Reading passage -
It is human nature to want to blame failures on others. As they say winners attract many owners and losers the opposite.
 
A year ago, the Nigeria Stockbroker was celebrated all over; investors loved them; they made money for investors, lots of it, they were even referred to in some tabloid magazines as the new big boys. Some of them even started to pretend they were rich and became big spenders.
 
The current economic meltdown and the resultant effect on the economy and the stock market particularly, changed all that. Not only are they now one of the most hated groups in the country, some are now some of the poorest. Every one now has a name for them.
 
Overnight they have replaced bankers as the new whipping boys. They have all suddenly become dishonest and manipulative, and in some extreme cases, called thieves .The reality is that stockbrokers are mere conduits that pass money from an original server to a final user.
 
Yes, some give advice, but no one is under any obligation to take their advice. Besides, it was the same advice that made all that money that kept bringing investors back.
 
I must state outright that as a member of the Stock broking community, some readers may   accuse me, of bias and of defending stockbrokers. I am only interested in stating the case as it is, so as to present the side of the honest stockbrokers who are hardworking and also facing similar crisis as their investors. I don’t believe there are stockbrokers who like the current situation.

Source material -
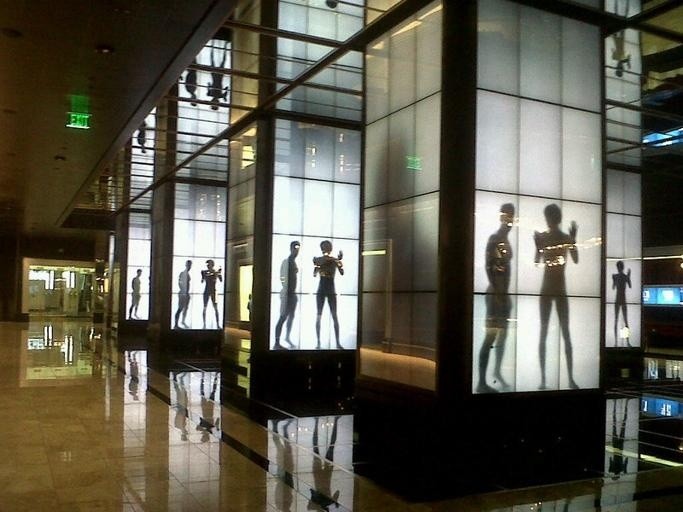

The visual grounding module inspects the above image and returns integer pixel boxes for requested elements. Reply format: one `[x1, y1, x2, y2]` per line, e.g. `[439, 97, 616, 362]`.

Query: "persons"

Aim of the task - Reproduce word for word the stretch of the piece on Nigerian stockbrokers from "A year ago, the" through "became big spenders.".

Task result -
A year ago, the Nigeria Stockbroker was celebrated all over; investors loved them; they made money for investors, lots of it, they were even referred to in some tabloid magazines as the new big boys. Some of them even started to pretend they were rich and became big spenders.